▶ PARTS OF THE EXERCISE
[1] Repeat, word for word, everything in the typeRepArgs thread from "[Haskell-cafe] why typeRepArgs" down to "the defaulted one)".
[2] Carry the Haskell-cafe thread about typeRepArgs on past its last line.

▶ EXCERPTED PASSAGE
[Haskell-cafe] why typeRepArgs (typeOf "hello") is [Char] ?

[Ross Mellgren]

Sure:

(+) :: Integer -> Integer -> Integer      (really Num a => a -> a ->  
a, but we'll use the defaulted one)

Which is really

(+) :: -> Integer (-> Integer Integer)    (that is, the function type  
constructor is * -> * -> * and right associative)

So when you say typeRepArgs (typeOf (+)) you get Integer and (->  
Integer Integer), which pretty-prints as (Integer -> Integer)

It is possible, but you have to check if the type constructor is  
really a function type, e.g.:

import Data.Typeable

funTyCon :: TyCon
funTyCon = mkTyCon "->"

argsOf :: TypeRep -> [TypeRep]
argsOf ty
     | typeRepTyCon ty == funTyCon = let (x:y:[]) = typeRepArgs ty in  
x : argsOf y
     | otherwise = []


*Main Data.Typeable> let f = (undefined :: Int -> Char -> String -> ())
*Main Data.Typeable> argsOf (typeOf f)
[Int,Char,[Char]]

-Ross


On Feb 2, 2009, at 3:27 PM, minh thu wrote:

> Thanks. Could you add to your explanation this one :
>
> *Graph> typeRepArgs (typeOf (+))
> [Integer,Integer -> Integer]
>
> In fact, I tried to write a function that would give the types used by
> a function,
> for instance [Integer, Integer, Integer] for (+) (the last one would
> be the 'return' type).
> So I applied recursively typeRepArgs to the second element of the list
> (if any) (here, Integer -> Integer).
>
> It worked well until I tried it on a function like :: Char -> Int ->
> [Char] where
> the last recursive call gives [Char] instead of [].
>
> Is it possible to write such a function ?
>
> Thank you,
> Thu
>
>
> 2009/2/2 Ross Mellgren <rmm-haskell at z.odi.ac>:
>> The type of "hello" is String, which is [Char], which is really []  
>> Char
>> (that is, the list type of kind * -> *, applied to Char).

▶ DATA EXTRACT
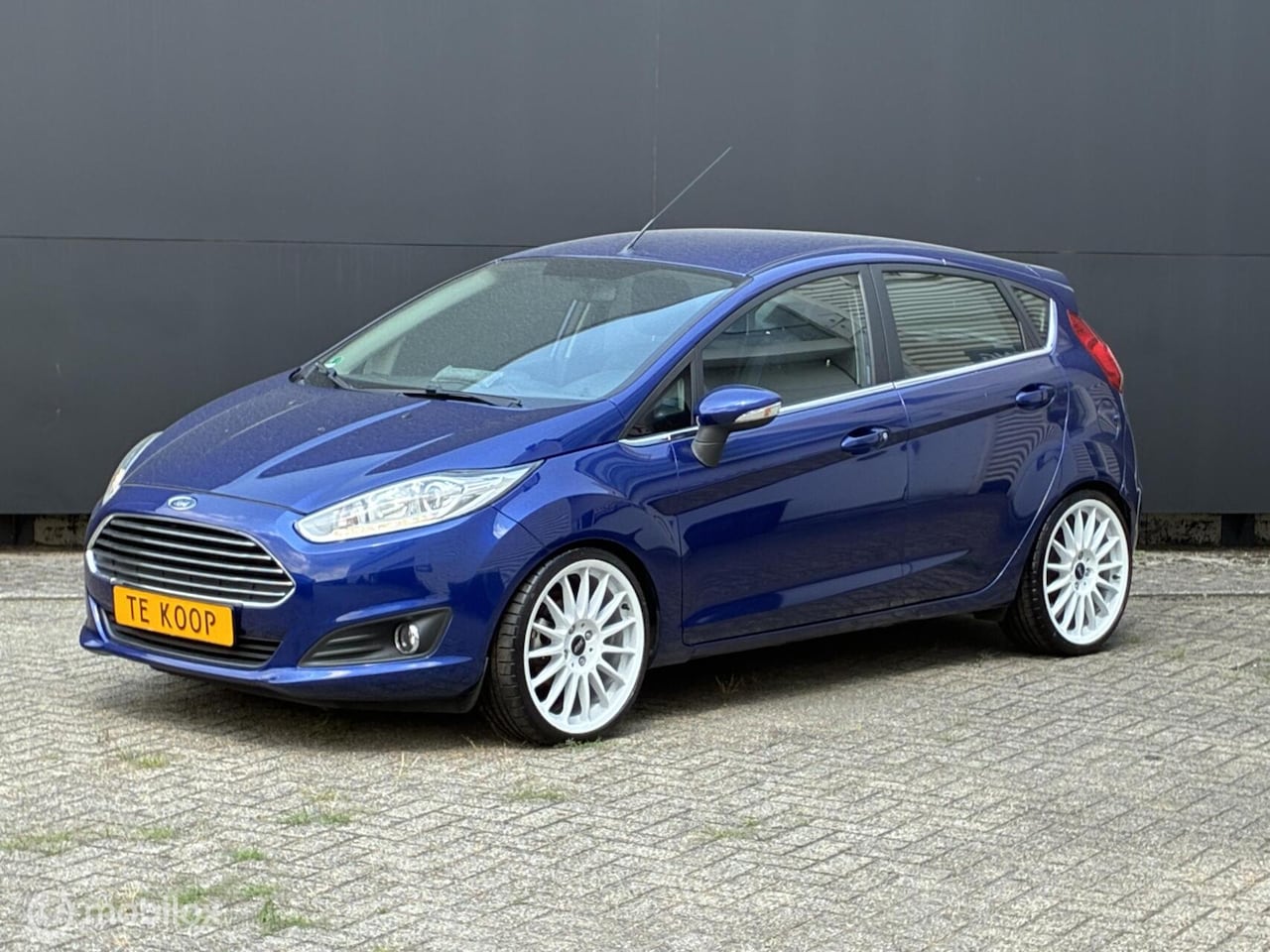 Ford Fiesta - 1.25i 5-drs Sport 18" multi-spoke wheels - AutoWereld.nl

▶ ANSWERS TO THE EXERCISE
[1]
[Haskell-cafe] why typeRepArgs (typeOf "hello") is [Char] ?

[Ross Mellgren]

Sure:

(+) :: Integer -> Integer -> Integer      (really Num a => a -> a ->  
a, but we'll use the defaulted one)

[2]
>>
>> 1, 'a', and True are all simple types (I'm sure there's a more  
>> particular
>> term, maybe "monomorphic"?) with no type arguments.
>>
>> [] has a type argument, Char.
>>
>> Consider:
>>
>> Prelude Data.Typeable> typeRepArgs (typeOf (Just 1))
>> [Integer]
>>
>> and
>>
>> Prelude Data.Typeable> typeRepArgs (typeOf (Left 'a' :: Either Char  
>> Int))
>> [Char,Int]
>>
>> -- typeRepArgs is giving you the arguments of the root type  
>> application, []
>> (list) in your case, Maybe and Either for the two examples I gave.
>>
>> Does this make sense?
>>
>> -Ross
>>
>> On Feb 2, 2009, at 3:09 PM, minh thu wrote:
>>
>>> Hello,
>>>
>>> With Data.Typeable :
>>>
>>> *Graph> typeRepArgs (typeOf 1)
>>> []
>>> *Graph> typeRepArgs (typeOf 'a')
>>> []
>>> *Graph> typeRepArgs (typeOf True)
>>> []
>>> *Graph> typeRepArgs (typeOf "hello")
>>> [Char]
>>>
>>> I don't understand why the latter is not []. Could someone explain  
>>> it ?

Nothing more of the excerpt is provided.